WHAT'S ON YOUR PLATE? More people are considering eating 'pest' animals - and even roadkill. PICTURE: Paul Preacher/

Read a newspaper or a magazine, turn on the TV or radio or spend some surfing the net and chances are you’ll come across some form of diet being touted – whether it's based on eating protein or no carbs or like a caveman (the “paleo” diet).

But one diet which is gaining some traction isn’t just about keeping healthy but also about eating sustainably for the planet Earth. Largely dismissed in eating terms in modern times, feral animals are now being seen as a possible tasty dish by a growing number of people.

While some see it simply as eating a wider range of food types, they also include those who call themselves “pestatarians” – people who only eat invasive species or ‘pests’ (not to be confused with ‘pescetarians/pescatarians’, people who eat only fish and seafood as well as vegetables but no other forms of meat.)

From rabbits to kangaroos and camels, Australia certainly has its share of pests (and, of course, we should also mention cane toads - and yes, there are those who advocate they find a place on our plates) and pestatarians say not only does harvesting them for food help clean-up the environment by removing non-native or unwanted species from an area, it also provides a ready supply of food without needing to further use environmental resources in its production.

• Dataset entries:
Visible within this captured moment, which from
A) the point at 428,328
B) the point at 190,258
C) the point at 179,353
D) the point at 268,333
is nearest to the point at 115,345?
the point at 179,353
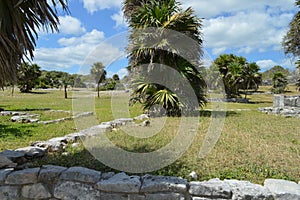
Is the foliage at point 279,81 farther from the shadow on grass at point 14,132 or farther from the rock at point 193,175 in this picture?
the rock at point 193,175

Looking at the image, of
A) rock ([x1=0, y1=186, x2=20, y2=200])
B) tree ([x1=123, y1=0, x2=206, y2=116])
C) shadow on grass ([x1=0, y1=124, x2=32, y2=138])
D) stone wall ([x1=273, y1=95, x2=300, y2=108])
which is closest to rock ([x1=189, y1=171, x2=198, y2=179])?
rock ([x1=0, y1=186, x2=20, y2=200])

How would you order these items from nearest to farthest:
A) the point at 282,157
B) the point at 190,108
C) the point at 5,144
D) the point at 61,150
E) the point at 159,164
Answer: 1. the point at 159,164
2. the point at 282,157
3. the point at 61,150
4. the point at 5,144
5. the point at 190,108

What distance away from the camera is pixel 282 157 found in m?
4.33

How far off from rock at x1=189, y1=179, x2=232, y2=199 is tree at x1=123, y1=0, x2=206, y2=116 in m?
6.71

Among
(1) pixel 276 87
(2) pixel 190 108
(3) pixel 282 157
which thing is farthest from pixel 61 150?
(1) pixel 276 87

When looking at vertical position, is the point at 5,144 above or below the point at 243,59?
below

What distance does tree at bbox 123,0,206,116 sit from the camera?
380 inches

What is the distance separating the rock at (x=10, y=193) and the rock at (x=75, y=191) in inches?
21.7

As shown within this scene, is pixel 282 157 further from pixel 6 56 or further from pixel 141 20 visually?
pixel 141 20

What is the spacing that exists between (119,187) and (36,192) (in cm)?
116

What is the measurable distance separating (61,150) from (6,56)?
221cm

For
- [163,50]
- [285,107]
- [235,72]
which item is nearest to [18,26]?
[163,50]

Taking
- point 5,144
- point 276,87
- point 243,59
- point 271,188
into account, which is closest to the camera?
point 271,188

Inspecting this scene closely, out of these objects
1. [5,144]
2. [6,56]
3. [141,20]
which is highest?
[141,20]
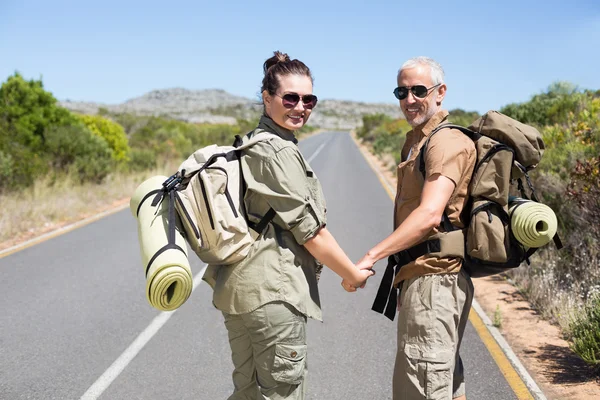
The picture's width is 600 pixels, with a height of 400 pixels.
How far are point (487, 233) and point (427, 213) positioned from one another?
0.31 meters

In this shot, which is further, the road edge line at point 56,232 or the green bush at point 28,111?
the green bush at point 28,111

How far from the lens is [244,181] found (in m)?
2.52

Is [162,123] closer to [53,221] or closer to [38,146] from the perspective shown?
[38,146]

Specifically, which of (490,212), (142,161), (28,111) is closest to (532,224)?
(490,212)

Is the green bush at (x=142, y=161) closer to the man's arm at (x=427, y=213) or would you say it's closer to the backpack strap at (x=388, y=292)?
the backpack strap at (x=388, y=292)

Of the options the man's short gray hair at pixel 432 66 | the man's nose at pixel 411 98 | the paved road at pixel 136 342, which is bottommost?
the paved road at pixel 136 342

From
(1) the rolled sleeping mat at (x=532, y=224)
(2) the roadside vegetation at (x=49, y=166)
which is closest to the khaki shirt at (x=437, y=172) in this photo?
(1) the rolled sleeping mat at (x=532, y=224)

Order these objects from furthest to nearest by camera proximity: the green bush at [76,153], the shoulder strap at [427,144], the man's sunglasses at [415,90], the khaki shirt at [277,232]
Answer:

• What is required:
Update the article on eating pest animals, starting at "But one diet" and ending at "forms of meat.)", and put "wild animals" in place of "feral animals".

• Output:
But one diet which is gaining some traction isn’t just about keeping healthy but also about eating sustainably for the planet Earth. Largely dismissed in eating terms in modern times, wild animals are now being seen as a possible tasty dish by a growing number of people.

While some see it simply as eating a wider range of food types, they also include those who call themselves “pestatarians” – people who only eat invasive species or ‘pests’ (not to be confused with ‘pescetarians/pescatarians’, people who eat only fish and seafood as well as vegetables but no other forms of meat.)